Housing and construction 

  • My Government will help more people to own their own home whilst enhancing the rights of those who rent.

  • Laws to modernise the planning system, so that more homes can be built, will be brought forward, along with measures to end the practice of ground rents for new leasehold properties.

  • My Ministers will establish in law a new Building Safety Regulator to ensure that the tragedies of the past are never repeated.

In a week which has seen another fire in an apartment building fitted with yet to be removed flammable cladding , the introduction of a Building Safety Regulator can only be welcomed. Undoubtedly those working in the construction industry will be waiting to see exactly what this means for their everyday work which is already being impacted by safety requirements that often change in the lifetime of one project.

Similarly, given the long-awaited planning reform’s claim to be the biggest shake-up of the system since the Second World War, this is likely to have big repercussions across both the public and private sector. Following the end of the public consultation for ‘Planning for a better future’ at the end of last year, this should be expected sooner rather than later – meaning building back better could look a whole lot like building back different.

One thing that the pandemic has highlighted more than ever is the privilege of having a space you are happy to call home. With many policy-driven schemes such as five per cent mortgages having emerged in the last year, it was expected that home-ownership would continue to be a big part of the government’s agenda. However, given the many commitments by government to abolish Section 21 evictions and reform the deposits system, this has yet to come to fruition. Whilst improving renter’s rights will be a welcome addition to the Queen’s Speech, it is crucial that this comes in to action.

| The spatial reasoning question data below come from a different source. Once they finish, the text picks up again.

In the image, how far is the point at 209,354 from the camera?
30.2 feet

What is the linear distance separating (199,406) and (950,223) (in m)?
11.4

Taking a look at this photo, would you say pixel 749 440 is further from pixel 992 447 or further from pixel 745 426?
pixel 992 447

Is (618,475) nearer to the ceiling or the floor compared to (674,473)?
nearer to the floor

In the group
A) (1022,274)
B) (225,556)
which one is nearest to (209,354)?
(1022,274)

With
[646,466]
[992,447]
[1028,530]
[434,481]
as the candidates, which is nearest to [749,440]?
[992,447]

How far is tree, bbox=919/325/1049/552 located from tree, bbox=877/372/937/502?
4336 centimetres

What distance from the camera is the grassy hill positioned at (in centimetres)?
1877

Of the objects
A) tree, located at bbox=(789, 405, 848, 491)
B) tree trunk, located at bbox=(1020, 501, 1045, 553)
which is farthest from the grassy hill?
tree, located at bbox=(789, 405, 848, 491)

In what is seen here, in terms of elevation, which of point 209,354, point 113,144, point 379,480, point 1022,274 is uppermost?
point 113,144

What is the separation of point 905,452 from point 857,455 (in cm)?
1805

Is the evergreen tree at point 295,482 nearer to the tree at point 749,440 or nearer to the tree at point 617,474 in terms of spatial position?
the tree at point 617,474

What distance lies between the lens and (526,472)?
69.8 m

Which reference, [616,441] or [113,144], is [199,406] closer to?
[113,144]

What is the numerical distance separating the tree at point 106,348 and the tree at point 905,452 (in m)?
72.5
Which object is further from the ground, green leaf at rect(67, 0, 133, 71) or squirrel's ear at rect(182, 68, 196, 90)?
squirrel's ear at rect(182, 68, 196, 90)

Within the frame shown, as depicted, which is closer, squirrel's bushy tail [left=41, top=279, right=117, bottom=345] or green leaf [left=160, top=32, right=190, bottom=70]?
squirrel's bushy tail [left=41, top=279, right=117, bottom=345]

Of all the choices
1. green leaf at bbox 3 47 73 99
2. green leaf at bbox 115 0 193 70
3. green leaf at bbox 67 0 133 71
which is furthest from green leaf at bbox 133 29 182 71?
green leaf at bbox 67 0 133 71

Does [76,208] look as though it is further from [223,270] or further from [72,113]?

Alicia Kennedy, CEO of housing charity Generation Rent said: “While the government’s intentions are positive, renters have already been waiting for tenancy reforms for two years. The government rightly wants to learn the lessons of the pandemic but must use the months ahead to make sure that the private rental market is suitable for all the people who now depend on it. ” 


  • My Government will invest in new green industries to create jobs, while protecting the environment.

  • The United Kingdom is committed to achieving net zero greenhouse gas emissions by 2050 and will continue to lead the way internationally by hosting the COP26 Summit in Glasgow.

It would have been something of a surprise had sustainability not made an appearance in this year’s legislative outline given COP26 is just around the corner. It expectedly failed to deliver any shock-value especially as the 2050 net-zero target already seems a relic on the political agenda. However, if the UK really is to successfully meet these goals it is crucial that this is kept in mind in every legislative decision. Investing in specific green industries is beneficial but can only go so far.

To reach net-zero, sustainability cannot be just one section of a legislative agenda. Instead, the government needs to ensure that it is a factor in its decision-making at every level and in every sector. This will require an integrated and long-term approach like no other and one thing is certain - that even as governments of all political persuasions come and go, sustainability will remain firmly on the legislative agenda.